Mas Coaracy abre uma questão: a lei diz que eles são estáveis, portanto, não poderiam ter carreira no tribunal. Sem carreira, sem promoção. “Conforme firmado pelo Egrégio Supremo Tribunal Federal, também não podem ascender na carreira. É assente o entendimento do Supremo Tribunal Federal acerca da matéria”, diz.

E explica: “A obrigatoriedade do concurso público é o instrumento de efetivação dos princípios da impessoalidade, moralidade e igualdade, não podendo haver provimento efetivo em cargo por via oblíqua. Os cargos públicos de carreira devem ser ocupados por servidores efetivos, aprovados em concurso público, e não absorver os apenas estáveis, mas não efetivos. As investiduras nos cargos de Coordenador Técnico, na forma como se deram, ou qualquer outra espécie de evolução em carreira, são incompatíveis com a ordem constitucional vigente”.

Segundo o promotor “salta aos olhos” que as promoções ou reenquadramentos “não atenderam aos requisitos legais”. Não houve promoção por mérito, por exemplo. Ou assiduidade. “Cada promoção foi efetivada por portarias, sem qualquer motivação. Daí exsurge, de igual modo, a afronta à moralidade, tendo em vista que o administrador não se valeu do que seria melhor ao interesse público, mas sucumbiu aos seus próprios interesses”. Trocando em miúdos: era promovido quem era amigo do presidente do tribunal.

“Tudo transcorreu no mais absoluto sigilo, impondo a Administração do Tribunal de Contas óbices até mesmo ao Juízo para ter acesso aos dados de seu quadro de pessoal. Por fim, os servidores da Corte de Contas não foram avaliados objetivamente, não sendo possível aferir o conjunto de qualidades e atributos que distinguem um funcionário em relação aos demais.
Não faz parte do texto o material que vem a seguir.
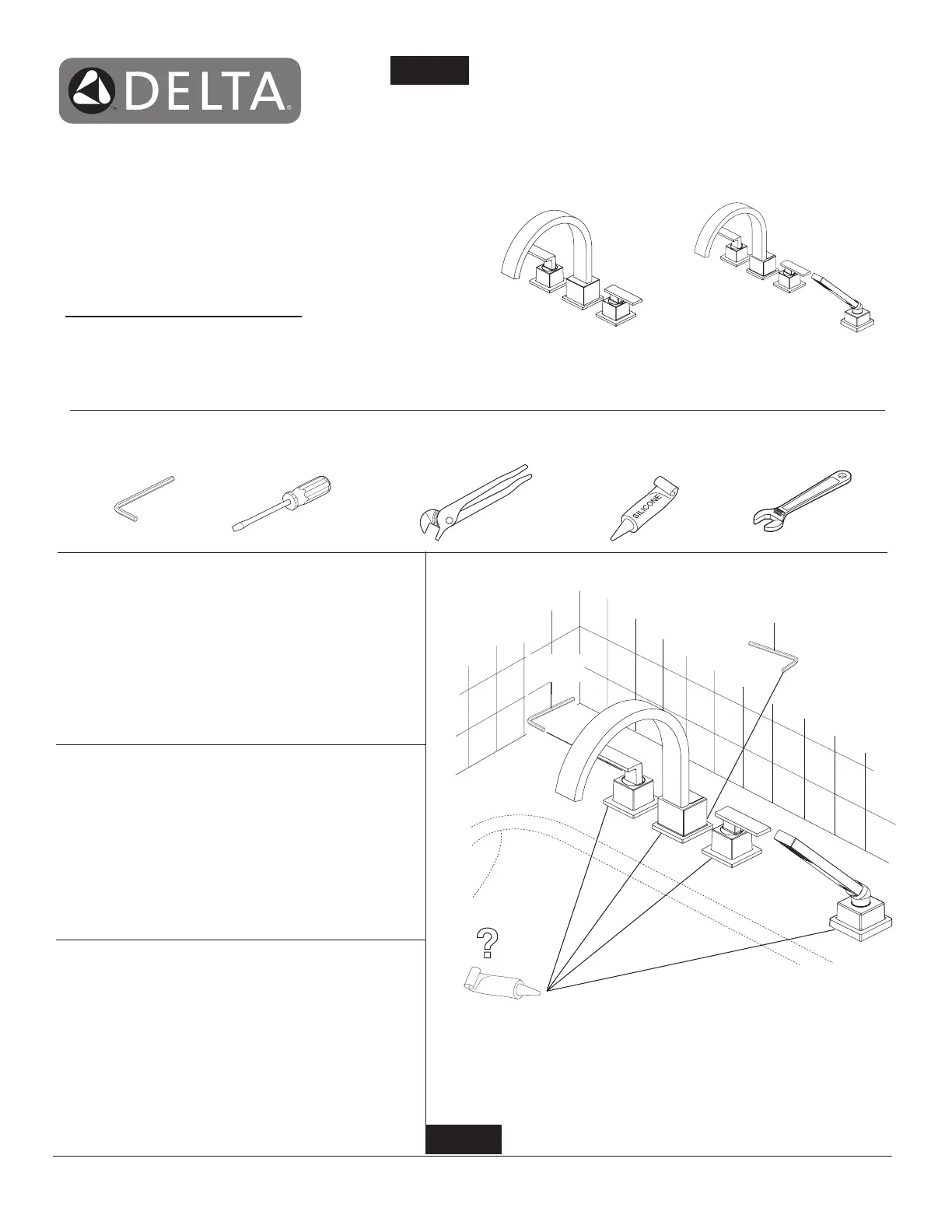 DELTA

SILICONE

?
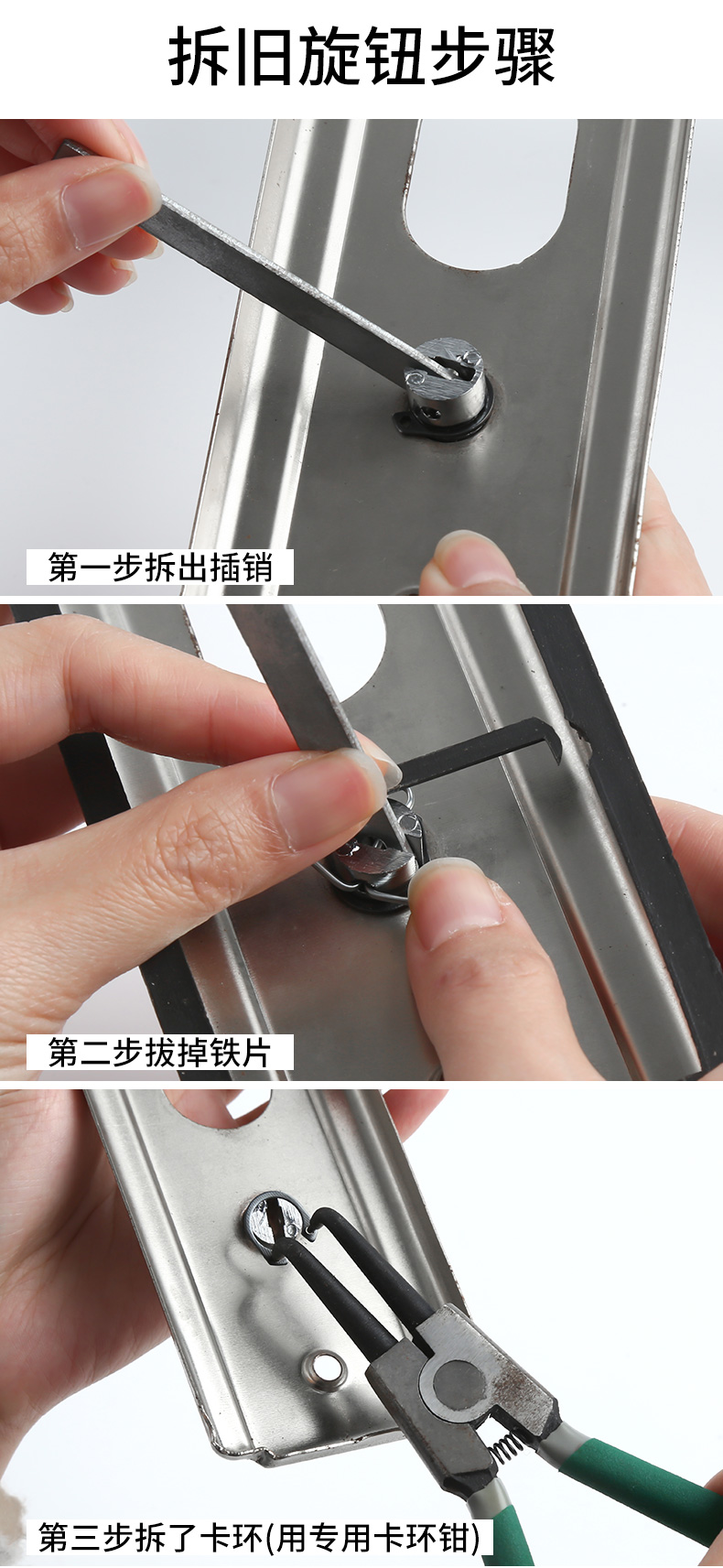 拆旧旋钮步骤

第一步拆出插销

第二步拔掉铁片

第三步拆了卡环(用专用卡环钳)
Assim, maculado também foi o princípio da eficiência. Não foram selecionados aqueles com melhor desempenho real, visando a atender às necessidades da Administração e dos administrados, mas sim conforme o querer do gestor, de forma arbitrária e dissociada dos princípios constitucionais. Portanto, as promoções e reenquadramentos (oriundos de promoções írritas anteriores) empreendidos pela Corte de Contas ao cargo de Coordenador Técnico são nulos de pleno direito”, conclui o promotor de Justiça.

Agora, a decisão final caberá ao Judiciário.